TEXT BLOCK:
BEGIN
Some durability properties are analyzed in concretes made with a novel method for recycled aggregates concrete (RAC) proportioning, in order to validate it under the Spanish context. Two types of concrete mixes were elaborated; one following the guidelines of the named method, and other based on an adaptation of the method to Bolomey methodology. Two types of recycled concrete aggregates (RCA) were used. RCA replacement for natural aggregates (NA) ranged from 20% to 100%. The 20% was chosen in order to comply with Spanish recommendations. Water penetration under pressure, water absorption and chlorides attack were the studied properties. It is verified that the new method and the developed adaptation results in concrete mixes of better or similar properties to those of the natural aggregates concrete (NAC) and the conventional RAC, saving important amounts of cement.



Durabilidad de hormigones con áridos reciclados diseñados con el método de Volumen de Mortero Equivalente (EMV): Validación bajo el contexto Español y adaptación a la metodología de Bolomey. Algunas propiedades de durabilidad son analizadas en hormigones elaborados con el nuevo método para la dosificación de hormigones con árido reciclado (HAR) para validarlo bajo el contexto español. Se elaboraron dos tipos de hormigones; uno siguiendo las directrices del nuevo método y otro basado en una adaptación del anterior a la metodología Bolomey. Se utilizaron dos tipos de árido reciclado (ARH). Los reemplazos de áridos variaron entre 20% y 100%. El 20% ha sido elegido para cumplir con recomendaciones españolas sobre HAR. Las propiedades estudiadas fueron: penetración de agua bajo presión, absorción de agua y susceptibilidad al ataque de cloruros. Se verifica que el nuevo método y la adaptación desarrollada resultan en hormigones con mejores o similares características que las de un hormigón con áridos naturales (HAN) y las de HAR convencional, ahorrando, además, importantes cantidades de cemento.


Received 8 February 2013; Accepted 10 July 2013; Available on line 2 October 2013

Citation / Citar como: Jiménez, C.; Barra, M.; Valls, S.; Aponte, D.; Vázquez, E. (2014). Durability of recycled aggregate concrete designed with the Equivalent Mortar Volume (EMV) method: Validation under the Spanish context and its adaptation to Bolomey methodology. Mater. Construcc. 64 [313], e006 http://dx.doi.org/10.3989/mc.2014.00913

KEYWORDS: Portland Cement; Durability; Sustainability; Recycled Aggregates; Recycled Concrete

PALABRAS CLAVE: Cemento Portland; Durabilidad; Sostenibilidad; Áridos Reciclados; Hormigón Reciclado

Copyright: © 2014 CSIC. This is an open-access article distributed under the terms of the Creative Commons Attribution-Non Commercial (by-nc) Spain 3.0 License.
END
SOURCE MATERIAL:
BEGIN
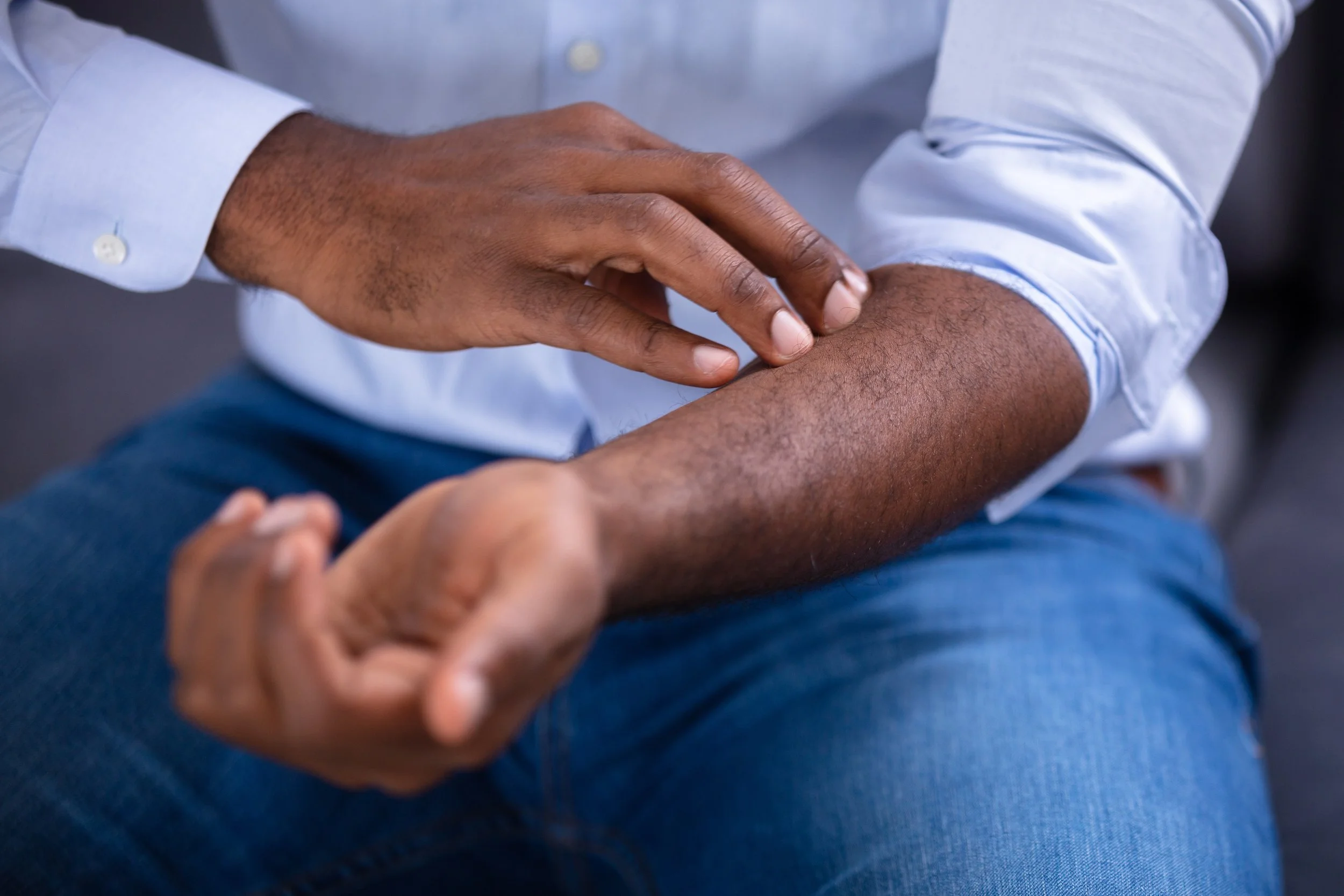 A person with brown skin and short dark hair wearing a light blue dress shirt and dark blue jeans, touching their forearm with their hand.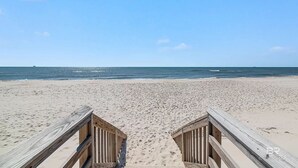 A wooden boardwalk leading to a sandy beach with a clear blue sky.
END
YOUR OBJECTIVE: According to the text on recycled aggregate concrete, which three durability properties were studied?

RESPONSE: Water penetration under pressure, water absorption, and chlorides attack.